One point to note.

Post #36,713

4/28/02 12:24:35 PM

One point to note.

If the firewall is poorly set up so that it just checks the IP address of an incoming packet to determine whether it's local or not, it can be "spoofed" by a computer on the external network claiming to be local. Class A, B, and C IP addresses are for use only with private networks. They should never be seen on the internet, so if your firewall receives a packet from a computer in one of these ranges, it's likely an attempt to hack it.

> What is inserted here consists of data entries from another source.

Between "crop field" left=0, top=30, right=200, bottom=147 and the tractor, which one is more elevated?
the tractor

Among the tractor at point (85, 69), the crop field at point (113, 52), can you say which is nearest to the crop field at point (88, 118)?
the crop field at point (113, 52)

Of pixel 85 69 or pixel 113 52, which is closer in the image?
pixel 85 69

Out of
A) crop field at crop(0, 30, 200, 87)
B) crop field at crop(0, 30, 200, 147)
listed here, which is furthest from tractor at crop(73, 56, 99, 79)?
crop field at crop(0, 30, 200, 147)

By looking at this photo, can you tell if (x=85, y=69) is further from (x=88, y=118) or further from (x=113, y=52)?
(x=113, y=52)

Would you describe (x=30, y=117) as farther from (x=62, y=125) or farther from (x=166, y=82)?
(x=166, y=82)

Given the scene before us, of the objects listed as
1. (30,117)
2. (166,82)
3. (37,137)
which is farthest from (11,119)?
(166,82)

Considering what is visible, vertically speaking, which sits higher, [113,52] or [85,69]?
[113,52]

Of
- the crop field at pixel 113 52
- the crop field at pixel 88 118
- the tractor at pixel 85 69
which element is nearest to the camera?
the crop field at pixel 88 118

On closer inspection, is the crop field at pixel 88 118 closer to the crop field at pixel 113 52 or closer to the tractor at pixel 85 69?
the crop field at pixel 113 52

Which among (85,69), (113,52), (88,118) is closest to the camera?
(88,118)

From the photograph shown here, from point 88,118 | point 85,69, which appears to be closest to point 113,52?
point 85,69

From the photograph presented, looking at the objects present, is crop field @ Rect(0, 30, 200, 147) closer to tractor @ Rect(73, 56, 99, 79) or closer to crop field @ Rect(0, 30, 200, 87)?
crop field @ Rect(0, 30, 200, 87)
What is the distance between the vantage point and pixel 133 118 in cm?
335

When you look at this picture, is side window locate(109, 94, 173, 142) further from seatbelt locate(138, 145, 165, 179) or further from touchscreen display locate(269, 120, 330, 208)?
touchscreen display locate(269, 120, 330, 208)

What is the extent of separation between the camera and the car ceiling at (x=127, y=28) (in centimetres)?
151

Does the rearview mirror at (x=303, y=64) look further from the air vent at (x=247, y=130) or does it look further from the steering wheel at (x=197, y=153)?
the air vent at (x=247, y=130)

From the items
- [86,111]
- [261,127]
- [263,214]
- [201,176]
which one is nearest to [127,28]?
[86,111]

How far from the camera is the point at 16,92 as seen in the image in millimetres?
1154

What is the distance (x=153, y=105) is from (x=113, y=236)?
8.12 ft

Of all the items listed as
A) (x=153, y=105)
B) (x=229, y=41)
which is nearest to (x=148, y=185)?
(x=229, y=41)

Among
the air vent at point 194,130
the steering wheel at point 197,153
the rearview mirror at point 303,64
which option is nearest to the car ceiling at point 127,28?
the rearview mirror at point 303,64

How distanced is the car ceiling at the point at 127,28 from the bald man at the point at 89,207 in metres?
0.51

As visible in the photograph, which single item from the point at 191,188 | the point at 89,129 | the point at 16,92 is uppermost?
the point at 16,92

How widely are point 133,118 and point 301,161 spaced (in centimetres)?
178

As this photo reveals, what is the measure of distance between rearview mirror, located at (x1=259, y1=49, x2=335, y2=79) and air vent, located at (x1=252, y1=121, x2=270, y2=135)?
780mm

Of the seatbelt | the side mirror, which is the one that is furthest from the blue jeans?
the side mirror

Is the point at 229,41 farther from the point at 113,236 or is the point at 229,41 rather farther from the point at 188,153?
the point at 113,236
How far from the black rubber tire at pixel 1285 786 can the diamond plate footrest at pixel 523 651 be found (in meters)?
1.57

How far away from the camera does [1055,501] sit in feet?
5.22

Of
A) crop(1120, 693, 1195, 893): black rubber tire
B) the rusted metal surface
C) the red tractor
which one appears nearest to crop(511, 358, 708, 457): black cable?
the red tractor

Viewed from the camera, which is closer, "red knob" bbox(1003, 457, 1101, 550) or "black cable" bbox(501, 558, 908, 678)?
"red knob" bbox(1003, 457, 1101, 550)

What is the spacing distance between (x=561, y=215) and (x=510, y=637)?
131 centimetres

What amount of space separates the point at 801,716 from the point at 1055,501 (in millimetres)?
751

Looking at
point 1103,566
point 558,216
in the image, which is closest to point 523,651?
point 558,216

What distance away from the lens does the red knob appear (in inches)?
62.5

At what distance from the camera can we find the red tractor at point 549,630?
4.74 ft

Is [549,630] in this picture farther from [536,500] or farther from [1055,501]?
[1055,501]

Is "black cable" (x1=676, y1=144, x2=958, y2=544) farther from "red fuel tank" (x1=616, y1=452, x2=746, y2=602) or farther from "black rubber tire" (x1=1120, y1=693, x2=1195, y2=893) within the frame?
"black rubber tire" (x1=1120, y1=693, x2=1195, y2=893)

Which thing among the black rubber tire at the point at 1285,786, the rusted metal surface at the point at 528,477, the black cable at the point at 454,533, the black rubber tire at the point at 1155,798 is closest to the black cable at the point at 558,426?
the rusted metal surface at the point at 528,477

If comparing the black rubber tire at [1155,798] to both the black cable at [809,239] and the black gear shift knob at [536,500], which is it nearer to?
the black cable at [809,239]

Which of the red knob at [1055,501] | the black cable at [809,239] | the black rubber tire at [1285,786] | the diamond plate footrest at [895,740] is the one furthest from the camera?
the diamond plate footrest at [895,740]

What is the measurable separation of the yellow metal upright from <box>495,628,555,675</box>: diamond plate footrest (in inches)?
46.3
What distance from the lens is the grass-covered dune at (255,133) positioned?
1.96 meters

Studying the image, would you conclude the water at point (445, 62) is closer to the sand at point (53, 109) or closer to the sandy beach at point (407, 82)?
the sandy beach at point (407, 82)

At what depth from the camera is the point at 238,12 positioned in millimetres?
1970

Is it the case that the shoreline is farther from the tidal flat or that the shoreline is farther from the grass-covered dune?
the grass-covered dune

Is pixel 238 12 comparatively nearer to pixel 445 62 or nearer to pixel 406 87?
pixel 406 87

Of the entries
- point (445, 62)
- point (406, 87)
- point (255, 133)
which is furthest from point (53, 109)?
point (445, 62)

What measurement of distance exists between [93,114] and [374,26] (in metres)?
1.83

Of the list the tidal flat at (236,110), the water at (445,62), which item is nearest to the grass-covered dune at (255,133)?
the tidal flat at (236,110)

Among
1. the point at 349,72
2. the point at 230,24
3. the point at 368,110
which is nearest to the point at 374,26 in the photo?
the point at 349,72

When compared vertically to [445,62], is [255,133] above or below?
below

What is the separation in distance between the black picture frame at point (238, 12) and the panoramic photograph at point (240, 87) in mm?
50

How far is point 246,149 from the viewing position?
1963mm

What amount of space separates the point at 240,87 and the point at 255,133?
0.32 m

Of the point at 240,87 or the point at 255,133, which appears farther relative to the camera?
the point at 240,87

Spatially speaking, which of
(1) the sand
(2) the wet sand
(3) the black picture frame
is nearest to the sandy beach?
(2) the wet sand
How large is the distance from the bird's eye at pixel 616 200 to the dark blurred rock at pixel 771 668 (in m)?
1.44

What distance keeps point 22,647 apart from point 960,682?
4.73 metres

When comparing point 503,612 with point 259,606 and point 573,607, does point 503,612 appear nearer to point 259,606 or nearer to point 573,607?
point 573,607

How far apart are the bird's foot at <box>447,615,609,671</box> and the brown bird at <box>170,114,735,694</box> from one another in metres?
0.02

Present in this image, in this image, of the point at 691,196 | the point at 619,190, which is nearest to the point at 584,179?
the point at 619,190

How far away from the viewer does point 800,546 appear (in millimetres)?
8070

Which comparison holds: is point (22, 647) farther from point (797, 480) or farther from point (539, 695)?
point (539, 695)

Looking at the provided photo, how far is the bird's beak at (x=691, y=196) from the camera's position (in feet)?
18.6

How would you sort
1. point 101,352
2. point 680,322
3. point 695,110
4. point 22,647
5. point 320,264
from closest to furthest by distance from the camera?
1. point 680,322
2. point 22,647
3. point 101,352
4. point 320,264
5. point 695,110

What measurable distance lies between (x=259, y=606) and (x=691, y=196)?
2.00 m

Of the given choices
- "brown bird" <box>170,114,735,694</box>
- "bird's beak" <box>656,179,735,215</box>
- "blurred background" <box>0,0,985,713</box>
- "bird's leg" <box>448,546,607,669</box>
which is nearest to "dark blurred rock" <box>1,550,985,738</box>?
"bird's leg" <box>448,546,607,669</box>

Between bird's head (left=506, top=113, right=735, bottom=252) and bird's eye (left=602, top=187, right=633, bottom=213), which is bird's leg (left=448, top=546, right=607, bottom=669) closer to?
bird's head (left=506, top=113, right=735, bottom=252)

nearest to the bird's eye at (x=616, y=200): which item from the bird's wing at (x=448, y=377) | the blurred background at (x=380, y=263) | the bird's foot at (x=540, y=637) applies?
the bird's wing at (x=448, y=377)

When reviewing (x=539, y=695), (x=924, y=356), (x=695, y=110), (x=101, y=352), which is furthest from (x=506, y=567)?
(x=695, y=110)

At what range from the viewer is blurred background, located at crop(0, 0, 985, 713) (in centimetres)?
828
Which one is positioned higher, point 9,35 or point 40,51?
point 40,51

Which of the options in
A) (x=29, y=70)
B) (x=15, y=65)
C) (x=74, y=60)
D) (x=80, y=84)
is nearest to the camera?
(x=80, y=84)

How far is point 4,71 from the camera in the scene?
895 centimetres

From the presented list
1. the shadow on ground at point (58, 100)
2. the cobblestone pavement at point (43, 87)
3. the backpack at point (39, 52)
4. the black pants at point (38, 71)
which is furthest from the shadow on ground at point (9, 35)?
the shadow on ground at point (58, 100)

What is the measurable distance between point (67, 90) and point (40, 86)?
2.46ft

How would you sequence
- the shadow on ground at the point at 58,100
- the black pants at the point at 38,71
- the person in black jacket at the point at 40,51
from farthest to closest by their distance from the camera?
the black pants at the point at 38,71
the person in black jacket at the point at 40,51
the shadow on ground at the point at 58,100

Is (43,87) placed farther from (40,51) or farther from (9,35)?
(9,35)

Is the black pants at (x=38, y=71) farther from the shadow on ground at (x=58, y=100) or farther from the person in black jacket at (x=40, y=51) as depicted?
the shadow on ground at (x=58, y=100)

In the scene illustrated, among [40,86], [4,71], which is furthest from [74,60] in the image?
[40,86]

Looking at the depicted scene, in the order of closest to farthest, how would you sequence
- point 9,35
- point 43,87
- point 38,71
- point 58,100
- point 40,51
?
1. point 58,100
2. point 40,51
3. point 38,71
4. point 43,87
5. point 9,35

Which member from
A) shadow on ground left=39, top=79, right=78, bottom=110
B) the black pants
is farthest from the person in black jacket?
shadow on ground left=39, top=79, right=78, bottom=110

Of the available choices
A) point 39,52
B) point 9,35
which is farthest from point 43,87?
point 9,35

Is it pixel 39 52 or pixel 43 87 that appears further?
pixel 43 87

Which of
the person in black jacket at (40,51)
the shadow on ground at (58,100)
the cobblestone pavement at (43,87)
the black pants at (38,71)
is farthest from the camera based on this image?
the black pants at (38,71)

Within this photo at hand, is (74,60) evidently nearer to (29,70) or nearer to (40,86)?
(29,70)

This problem is easily defeated by configuring the firewall to ensure these IP addresses are only accepted on the local interface.

Other addresses to watch for are Class D Multicast IP addresses, Class E Reserved Addresses, and the Loopback address. These shouldn't be accepted either.

Note this is primarily a concern for connecting a private network to the internet. When connecting two friendly private networks you may not need to be this concerned.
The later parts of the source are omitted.